• [Short problem]
Rewrite all of the entries below, changing each occurrence of "river rock landscaping" to "pebble garden bed" and leaving every other word unaltered; omit the pictures.

• [Data to use]
····················
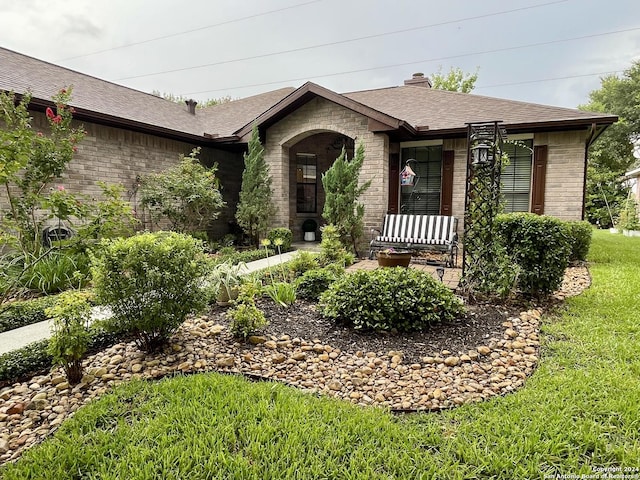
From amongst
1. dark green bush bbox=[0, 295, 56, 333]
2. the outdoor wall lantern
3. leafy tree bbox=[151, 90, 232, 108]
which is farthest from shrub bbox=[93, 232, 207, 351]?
leafy tree bbox=[151, 90, 232, 108]

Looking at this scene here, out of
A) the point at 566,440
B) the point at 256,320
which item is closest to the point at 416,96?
the point at 256,320

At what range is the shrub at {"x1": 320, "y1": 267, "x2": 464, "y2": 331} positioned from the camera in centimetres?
353

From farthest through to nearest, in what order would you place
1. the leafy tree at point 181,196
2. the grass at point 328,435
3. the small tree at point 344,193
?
the small tree at point 344,193
the leafy tree at point 181,196
the grass at point 328,435

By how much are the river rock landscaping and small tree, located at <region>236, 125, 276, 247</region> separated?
535 cm

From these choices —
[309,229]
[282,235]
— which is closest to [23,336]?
[282,235]

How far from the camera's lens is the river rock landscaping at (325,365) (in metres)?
2.40

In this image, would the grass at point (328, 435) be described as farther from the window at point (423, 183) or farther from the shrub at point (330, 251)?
the window at point (423, 183)

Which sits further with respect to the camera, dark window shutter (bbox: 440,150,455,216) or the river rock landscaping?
dark window shutter (bbox: 440,150,455,216)

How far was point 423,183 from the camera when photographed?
916 centimetres

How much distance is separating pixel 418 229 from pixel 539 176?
2.90 m

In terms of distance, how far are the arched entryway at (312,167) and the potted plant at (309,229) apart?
4.4 inches

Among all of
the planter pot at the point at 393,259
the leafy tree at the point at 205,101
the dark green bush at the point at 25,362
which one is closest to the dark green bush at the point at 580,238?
the planter pot at the point at 393,259

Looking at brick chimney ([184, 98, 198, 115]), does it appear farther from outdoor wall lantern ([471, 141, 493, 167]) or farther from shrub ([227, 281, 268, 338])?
shrub ([227, 281, 268, 338])

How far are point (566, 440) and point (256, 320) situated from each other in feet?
····················
• [The answer]
From amongst
1. dark green bush bbox=[0, 295, 56, 333]
2. the outdoor wall lantern
3. leafy tree bbox=[151, 90, 232, 108]
which is farthest from shrub bbox=[93, 232, 207, 351]?
leafy tree bbox=[151, 90, 232, 108]

Looking at this scene here, out of
A) the point at 566,440
B) the point at 256,320
which item is closest to the point at 416,96?
the point at 256,320

At what range is the shrub at {"x1": 320, "y1": 267, "x2": 464, "y2": 331} positioned from the camera in centimetres?
353

From farthest through to nearest, in what order would you place
1. the leafy tree at point 181,196
2. the grass at point 328,435
3. the small tree at point 344,193
?
the small tree at point 344,193
the leafy tree at point 181,196
the grass at point 328,435

By how much are the pebble garden bed and small tree, located at <region>236, 125, 276, 247</region> separated?
535 cm

From these choices —
[309,229]
[282,235]
— which is closest to [23,336]?
[282,235]

How far from the camera's lens is the pebble garden bed at (325,365) (in metres)?
2.40

In this image, would the grass at point (328, 435) be described as farther from the window at point (423, 183) or farther from the shrub at point (330, 251)?
the window at point (423, 183)

Which sits further with respect to the camera, dark window shutter (bbox: 440,150,455,216) or the pebble garden bed?
dark window shutter (bbox: 440,150,455,216)

How far was point 423,183 from the camera when photographed?
916 centimetres

How much distance is separating pixel 418 229 from pixel 539 176?
2.90 m

In terms of distance, how far are the arched entryway at (312,167) and the potted plant at (309,229) apart?
4.4 inches

Among all of
the planter pot at the point at 393,259
the leafy tree at the point at 205,101
the dark green bush at the point at 25,362
which one is closest to the dark green bush at the point at 580,238?
the planter pot at the point at 393,259

Looking at brick chimney ([184, 98, 198, 115]), does it appear farther from outdoor wall lantern ([471, 141, 493, 167]) or farther from shrub ([227, 281, 268, 338])?
shrub ([227, 281, 268, 338])

How far are point (566, 440) and point (256, 320) situated from each other in feet?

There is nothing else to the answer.